# EXERCISE OBJECTIVE
Quote the article on Frank Habineza word for word from "He attended the" to "for environment protection.", including both ends.

**** EXTRACTED TEXT

Chairman of the Democratic Green Party
- Incumbent
- Assumed office 14 August 2009
- Preceded by: Position established

Member of the Chamber of Deputies
- In office 19 September 2018 – 15 June 2024

Personal details
- Born: 22 February 1977 (age 49) Mityana, Uganda
- Citizenship: Rwanda Sweden (??-2017)
- Party: Democratic Green Party of Rwanda

= Frank Habineza =

Rwandan politician

Frank Habineza (born 22 February 1977) is a Rwandan politician, and founder and chairman of the Democratic Green Party of Rwanda, a political party formed in August 2009.
In its first year, the party made six unsuccessful attempts to register. As of mid-August 2010, the party was still not registered, and therefore was unable to submit a candidate for the August 2010 Presidential elections.
In September 2018, Frank Habineza and one other member of the Democratic Green Party of Rwanda were elected into Parliament. They are the first Opposition candidates to win seats in the Rwandan parliament since Kagame's Rwanda Patriotic Front (RPF) came to power after the 1994 genocide.

He made long-shot bids to become president in 2017 and 2024, losing both times to Paul Kagame by wide margins.

==Background==

Habineza was born in Mityana, Uganda in a Rwandese family on 22 February 1977.
He attended the National University of Rwanda from 1999 to 2004, graduating in Political and Administrative Sciences with a major in Public Administration. While at University he started a student association campaigning for environment protection.
In 2005, he became a personal assistant to the Minister of Lands, Environment, Water, Forestry and Mines. He was the official correspondent of Rwanda Newsline and UMUSESO while he was a student in Butare. He also worked for the former Rwanda Herald Newspaper, whose publisher Asuman Bisika was declared 'persona non-grata' in mid-2002.

Habineza was for three years (2006–2009), National Coordinator for the Nile Basin Discourse Forum in Rwanda (NBDF), a civil society platform that had over 50 NGOs involved in the conservation of river Nile. He resigned in May 2009. He was also President of the Rwanda NGOs Forum on Water, Sanitation and Environment-RWASEF and founder chairman for the Rwandan Environment Conservation Organisation (RECOR). He resigned from all the NGOs when he joined active opposition politics.
In June 2010 these two organizations distanced themselves from him after a report alleged that donor funds had been diverted for political purposes. The report, issued by the Ministry of Local Government, named Habineza as one of the people behind "briefcase" NGO's that fleece donors, and named five NGOs as vehicles used by him to obtain funding for political activities.

==Political career==
In August 2009, Habineza founded the Democratic Green Party of Rwanda. The party faced challenges in registering officially, which prevented it from participating in the 2010 presidential elections. In July 2010, the party's vice-president, André Kagwa Rwisereka, was found murdered, leading Habineza to flee to Sweden citing safety concerns.
He returned to Rwanda in 2012 and successfully registered the DGPR in 2013.

Habineza ran for president in the 2017 elections, receiving 0.48% of the vote,
and again in 2024, securing 0.5% of the vote.
In 2018, he was elected to the Rwandan Parliament, becoming one of the first opposition members to do so since the RPF came to power.
He served as a Member of the Chamber of Deputies until 2024.

== International roles and recognition ==
Habineza has held significant positions in international green politics. He served as the President of the African Greens Federation and was a member of the Executive Committee of the Global Greens.
In recognition of his advocacy for democracy and human rights, he received an honorary Doctorate of Humanities from Bethel College in Indiana, USA, in 2013.

== Personal life ==
Habineza resides in Gasabo District, Kigali, Rwanda.

********
**** DATA SECTION

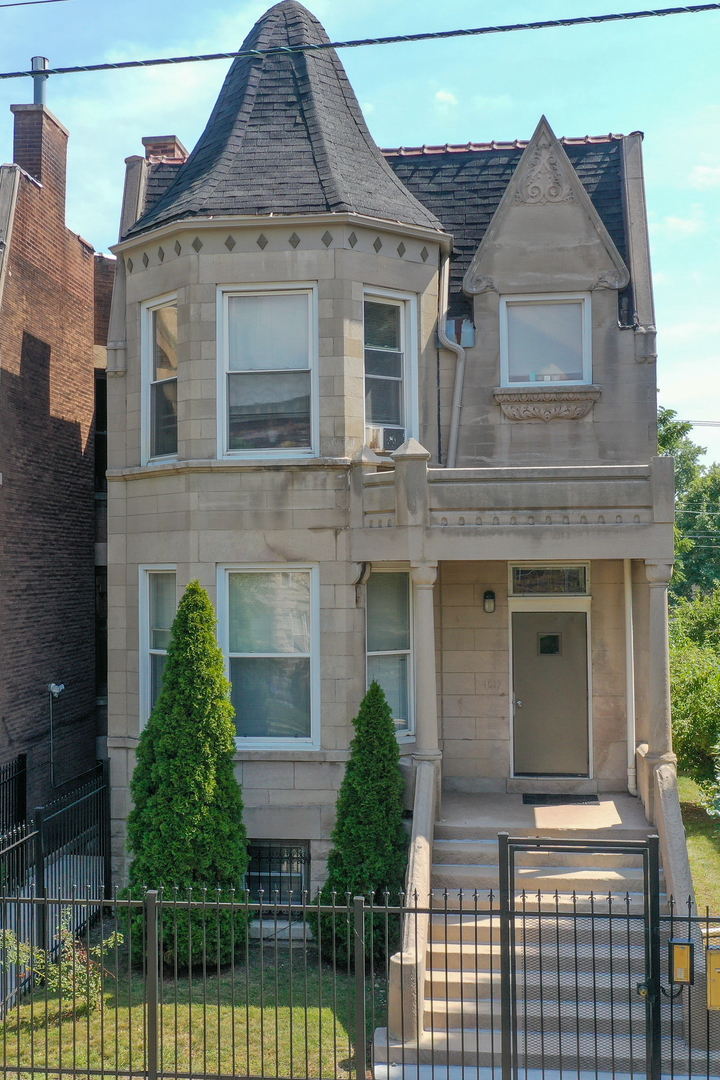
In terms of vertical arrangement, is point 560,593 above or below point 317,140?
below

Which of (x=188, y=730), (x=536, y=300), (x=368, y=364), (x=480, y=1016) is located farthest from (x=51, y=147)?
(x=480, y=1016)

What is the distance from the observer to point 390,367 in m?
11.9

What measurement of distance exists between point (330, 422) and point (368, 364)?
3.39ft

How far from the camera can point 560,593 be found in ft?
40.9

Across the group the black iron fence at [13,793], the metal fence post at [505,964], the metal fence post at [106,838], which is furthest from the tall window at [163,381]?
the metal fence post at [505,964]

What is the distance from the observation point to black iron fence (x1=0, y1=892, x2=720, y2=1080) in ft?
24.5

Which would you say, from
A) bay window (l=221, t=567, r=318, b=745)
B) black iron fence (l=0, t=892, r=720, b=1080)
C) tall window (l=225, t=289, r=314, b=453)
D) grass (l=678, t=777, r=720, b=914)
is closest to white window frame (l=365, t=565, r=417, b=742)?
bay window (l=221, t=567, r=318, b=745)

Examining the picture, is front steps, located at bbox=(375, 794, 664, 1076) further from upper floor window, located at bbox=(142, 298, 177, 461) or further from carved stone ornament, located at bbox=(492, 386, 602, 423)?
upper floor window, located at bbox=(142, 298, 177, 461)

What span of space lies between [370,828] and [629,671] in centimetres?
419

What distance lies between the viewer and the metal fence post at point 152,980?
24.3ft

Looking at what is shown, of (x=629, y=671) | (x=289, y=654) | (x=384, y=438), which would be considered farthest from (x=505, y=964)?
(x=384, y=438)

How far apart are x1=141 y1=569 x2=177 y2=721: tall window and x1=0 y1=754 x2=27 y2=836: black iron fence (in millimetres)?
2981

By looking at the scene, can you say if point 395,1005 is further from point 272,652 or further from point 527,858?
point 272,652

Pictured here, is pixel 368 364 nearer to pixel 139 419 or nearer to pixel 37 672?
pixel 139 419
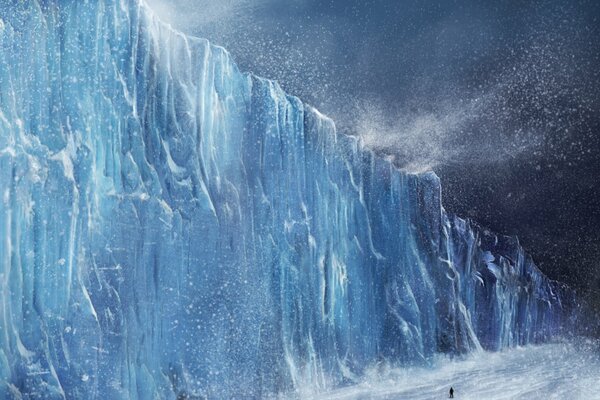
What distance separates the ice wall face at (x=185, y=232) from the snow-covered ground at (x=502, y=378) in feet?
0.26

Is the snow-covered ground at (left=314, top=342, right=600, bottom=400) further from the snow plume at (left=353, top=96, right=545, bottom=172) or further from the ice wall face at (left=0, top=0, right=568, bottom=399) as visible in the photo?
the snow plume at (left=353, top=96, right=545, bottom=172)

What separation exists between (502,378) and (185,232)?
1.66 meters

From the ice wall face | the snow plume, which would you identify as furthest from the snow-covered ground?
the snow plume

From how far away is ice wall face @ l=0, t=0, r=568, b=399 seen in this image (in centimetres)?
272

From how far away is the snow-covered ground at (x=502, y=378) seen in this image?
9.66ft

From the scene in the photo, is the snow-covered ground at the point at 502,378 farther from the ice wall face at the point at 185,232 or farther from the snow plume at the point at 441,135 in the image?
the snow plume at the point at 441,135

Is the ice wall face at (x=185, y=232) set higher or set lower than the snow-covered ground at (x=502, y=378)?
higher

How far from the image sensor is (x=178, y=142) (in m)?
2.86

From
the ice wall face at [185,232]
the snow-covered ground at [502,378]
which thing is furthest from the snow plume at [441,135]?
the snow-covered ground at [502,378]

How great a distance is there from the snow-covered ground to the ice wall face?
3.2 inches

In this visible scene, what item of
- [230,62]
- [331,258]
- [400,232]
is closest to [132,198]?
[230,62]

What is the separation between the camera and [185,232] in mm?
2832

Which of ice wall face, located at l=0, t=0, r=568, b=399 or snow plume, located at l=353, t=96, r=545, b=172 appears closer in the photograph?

********

# TASK RESPONSE
He attended the National University of Rwanda from 1999 to 2004, graduating in Political and Administrative Sciences with a major in Public Administration. While at University he started a student association campaigning for environment protection.